Selected extract:

□ □ □

Insights
Reimaging Work – Applying Creativity to How the Financial Services Industry Configures Technology Workers
In the early 1970s, computer engineers developed an experiment. They set up two rooms, and the only connection between the rooms was a fax machine. They sent development requirements from one room to the other via fax to determine whether work could be effectively accomplished by a remote team. The experiment was successful and became the genesis of remote work and offshoring. However, the disruptions of the COVID-19 pandemic shook the very foundations of the successful offshore work arrangements that had evolved in recent decades.
Palaniappan Rajaram, a ThoughtFocus vice president who has led business analysis, quality assurance, and development teams for a variety of projects, has some fascinating thoughts as to how work—domestic, nearshore, or offshore—can be reimagined to reduce risk for financial services organizations.
In the earlier days of offshoring, the move was primarily a cost-reduction measure. Although containing costs is still a meaningful consideration, many financial services firms in the US have faced a shortage of technology workers. For business continuity purposes, many firms have continually expanded their remote teams. Although a highly effective arrangement, managing remote teams in the midst of a pandemic has been challenging. But with some new thinking, remote team constructs will be stronger than ever.
Even though ThoughtFocus has teams based in four different cities in India and in the Philippines, this geographic distribution was not sufficiently diverse to avoid pandemic-induced disruption. Might further geographic diversity be helpful in decreasing the risks of future operational disruption?
Raj: Absolutely. In our strategy work to identify measures to reduce future risk, we identified further geographic diversification, technology-enabled strategies, and working arrangement reconfigurations. I’ll start by discussing further geographic diversification.

□ □ □

Listed records:
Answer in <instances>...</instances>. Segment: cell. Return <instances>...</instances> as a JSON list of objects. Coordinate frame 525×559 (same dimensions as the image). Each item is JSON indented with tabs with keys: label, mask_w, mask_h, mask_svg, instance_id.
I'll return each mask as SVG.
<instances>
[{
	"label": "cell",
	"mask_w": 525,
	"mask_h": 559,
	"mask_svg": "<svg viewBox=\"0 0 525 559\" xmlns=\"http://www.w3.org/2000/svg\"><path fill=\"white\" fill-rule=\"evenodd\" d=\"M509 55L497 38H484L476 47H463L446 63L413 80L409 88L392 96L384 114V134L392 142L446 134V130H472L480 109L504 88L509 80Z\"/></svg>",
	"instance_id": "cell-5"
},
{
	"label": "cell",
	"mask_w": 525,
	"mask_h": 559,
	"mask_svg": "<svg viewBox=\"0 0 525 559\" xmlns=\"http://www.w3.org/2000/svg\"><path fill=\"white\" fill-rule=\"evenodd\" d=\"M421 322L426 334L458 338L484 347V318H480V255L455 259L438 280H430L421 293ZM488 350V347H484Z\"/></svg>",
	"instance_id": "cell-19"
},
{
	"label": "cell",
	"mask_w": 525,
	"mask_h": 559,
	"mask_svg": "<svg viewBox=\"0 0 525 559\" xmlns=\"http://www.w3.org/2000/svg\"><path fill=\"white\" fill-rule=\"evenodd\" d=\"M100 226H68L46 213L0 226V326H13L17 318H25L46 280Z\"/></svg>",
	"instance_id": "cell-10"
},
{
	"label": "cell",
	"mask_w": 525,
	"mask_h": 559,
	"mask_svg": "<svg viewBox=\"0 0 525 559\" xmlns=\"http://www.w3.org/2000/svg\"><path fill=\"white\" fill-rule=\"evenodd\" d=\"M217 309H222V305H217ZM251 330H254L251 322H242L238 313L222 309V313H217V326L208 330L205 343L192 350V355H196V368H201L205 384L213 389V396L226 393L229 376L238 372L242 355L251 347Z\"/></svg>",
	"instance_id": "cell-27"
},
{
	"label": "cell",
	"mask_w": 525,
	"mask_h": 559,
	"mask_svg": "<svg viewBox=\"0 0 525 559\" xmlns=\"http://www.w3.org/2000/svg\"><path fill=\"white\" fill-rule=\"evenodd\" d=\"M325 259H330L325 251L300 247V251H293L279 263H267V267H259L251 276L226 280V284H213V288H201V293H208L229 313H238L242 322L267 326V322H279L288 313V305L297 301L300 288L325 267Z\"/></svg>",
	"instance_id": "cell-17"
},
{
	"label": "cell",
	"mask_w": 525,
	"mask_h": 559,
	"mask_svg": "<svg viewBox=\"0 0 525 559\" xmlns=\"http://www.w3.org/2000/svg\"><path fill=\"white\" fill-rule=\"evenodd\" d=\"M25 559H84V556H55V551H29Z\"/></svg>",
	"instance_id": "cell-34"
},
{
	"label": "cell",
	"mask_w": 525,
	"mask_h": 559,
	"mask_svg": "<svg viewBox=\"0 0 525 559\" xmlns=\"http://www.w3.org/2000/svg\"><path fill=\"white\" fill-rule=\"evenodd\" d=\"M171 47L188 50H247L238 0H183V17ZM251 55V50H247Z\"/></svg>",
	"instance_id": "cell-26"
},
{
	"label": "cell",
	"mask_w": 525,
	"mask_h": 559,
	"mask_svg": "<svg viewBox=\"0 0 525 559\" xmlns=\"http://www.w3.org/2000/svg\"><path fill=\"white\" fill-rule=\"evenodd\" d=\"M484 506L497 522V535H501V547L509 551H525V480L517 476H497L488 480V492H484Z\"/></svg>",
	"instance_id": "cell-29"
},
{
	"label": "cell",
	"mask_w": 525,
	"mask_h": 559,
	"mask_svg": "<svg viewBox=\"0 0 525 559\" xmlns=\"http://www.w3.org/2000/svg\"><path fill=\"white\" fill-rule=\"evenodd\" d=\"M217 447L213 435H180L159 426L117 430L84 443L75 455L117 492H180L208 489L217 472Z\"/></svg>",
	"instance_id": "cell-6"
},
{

□ □ □

Exercise instructions:
Summarize the piece on reimagining work for financial services technology workers in two sentences.

Your response:
A 1970s experiment that linked two rooms only by fax showed that a remote team could do development work, which gave rise to remote work and offshoring, but the COVID-19 pandemic shook those offshore arrangements. ThoughtFocus's teams in India and the Philippines were not geographically diverse enough to avoid pandemic disruption, and vice president Palaniappan Rajaram names further geographic diversification, technology-enabled strategies, and reconfigured working arrangements as measures to reduce future risk.